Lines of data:
'''
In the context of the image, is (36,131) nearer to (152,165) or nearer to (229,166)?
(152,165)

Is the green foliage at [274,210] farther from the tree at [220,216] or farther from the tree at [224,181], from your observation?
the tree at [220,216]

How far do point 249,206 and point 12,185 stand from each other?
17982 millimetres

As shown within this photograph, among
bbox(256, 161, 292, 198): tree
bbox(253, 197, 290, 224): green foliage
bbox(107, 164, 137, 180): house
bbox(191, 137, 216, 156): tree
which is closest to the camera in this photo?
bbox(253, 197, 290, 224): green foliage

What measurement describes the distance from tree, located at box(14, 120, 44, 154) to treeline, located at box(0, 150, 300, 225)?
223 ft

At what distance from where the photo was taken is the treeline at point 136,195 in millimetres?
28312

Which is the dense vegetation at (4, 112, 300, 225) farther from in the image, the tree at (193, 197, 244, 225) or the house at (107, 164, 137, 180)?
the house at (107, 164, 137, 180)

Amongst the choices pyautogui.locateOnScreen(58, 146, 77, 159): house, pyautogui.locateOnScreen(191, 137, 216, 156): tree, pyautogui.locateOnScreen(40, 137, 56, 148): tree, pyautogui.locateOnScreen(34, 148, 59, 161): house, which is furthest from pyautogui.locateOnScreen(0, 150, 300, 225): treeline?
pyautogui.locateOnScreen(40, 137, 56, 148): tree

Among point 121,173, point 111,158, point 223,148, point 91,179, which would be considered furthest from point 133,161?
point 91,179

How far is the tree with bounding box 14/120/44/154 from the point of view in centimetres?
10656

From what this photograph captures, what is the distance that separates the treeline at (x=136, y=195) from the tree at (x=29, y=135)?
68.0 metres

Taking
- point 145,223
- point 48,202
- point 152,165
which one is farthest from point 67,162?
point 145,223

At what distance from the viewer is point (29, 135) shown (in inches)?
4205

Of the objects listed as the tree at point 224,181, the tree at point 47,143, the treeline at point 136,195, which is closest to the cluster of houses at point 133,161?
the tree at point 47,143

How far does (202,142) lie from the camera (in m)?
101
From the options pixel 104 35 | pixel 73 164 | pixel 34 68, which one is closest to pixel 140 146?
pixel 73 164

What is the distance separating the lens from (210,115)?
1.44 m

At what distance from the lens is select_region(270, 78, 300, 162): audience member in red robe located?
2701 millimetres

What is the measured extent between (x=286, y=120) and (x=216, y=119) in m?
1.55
'''
'''
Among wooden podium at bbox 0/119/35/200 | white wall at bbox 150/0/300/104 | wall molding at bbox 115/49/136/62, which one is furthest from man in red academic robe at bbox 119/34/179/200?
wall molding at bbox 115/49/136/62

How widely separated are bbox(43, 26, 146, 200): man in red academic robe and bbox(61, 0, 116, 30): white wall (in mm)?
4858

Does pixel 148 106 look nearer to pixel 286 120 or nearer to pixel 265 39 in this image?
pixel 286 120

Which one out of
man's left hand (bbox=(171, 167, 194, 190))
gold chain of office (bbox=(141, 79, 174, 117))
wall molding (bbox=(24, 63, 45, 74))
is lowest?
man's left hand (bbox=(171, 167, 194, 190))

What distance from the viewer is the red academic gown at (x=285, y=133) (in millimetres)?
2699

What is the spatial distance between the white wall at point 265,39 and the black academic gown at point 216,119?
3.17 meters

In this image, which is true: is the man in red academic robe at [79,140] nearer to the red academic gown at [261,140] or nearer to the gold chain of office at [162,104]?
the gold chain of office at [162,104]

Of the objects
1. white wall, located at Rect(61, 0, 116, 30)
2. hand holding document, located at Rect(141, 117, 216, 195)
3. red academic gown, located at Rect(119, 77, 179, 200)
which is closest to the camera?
'''
=== Goal of the exercise ===
Edit the data from the line with "How widely separated" to the line with "3.17 meters" so that "white wall" becomes "plain wall", and give those lines back with nothing else changed.

=== Reply ===
How widely separated are bbox(43, 26, 146, 200): man in red academic robe and bbox(61, 0, 116, 30): plain wall (in mm)?
4858

Does pixel 148 106 look nearer to pixel 286 120 or nearer to pixel 265 39 in this image?
pixel 286 120

Which one out of
man's left hand (bbox=(171, 167, 194, 190))
gold chain of office (bbox=(141, 79, 174, 117))
wall molding (bbox=(24, 63, 45, 74))
is lowest?
man's left hand (bbox=(171, 167, 194, 190))

What distance from the viewer is the red academic gown at (x=285, y=133) (in millimetres)?
2699

What is the spatial distance between the plain wall at point 265,39 and the black academic gown at point 216,119?
3.17 meters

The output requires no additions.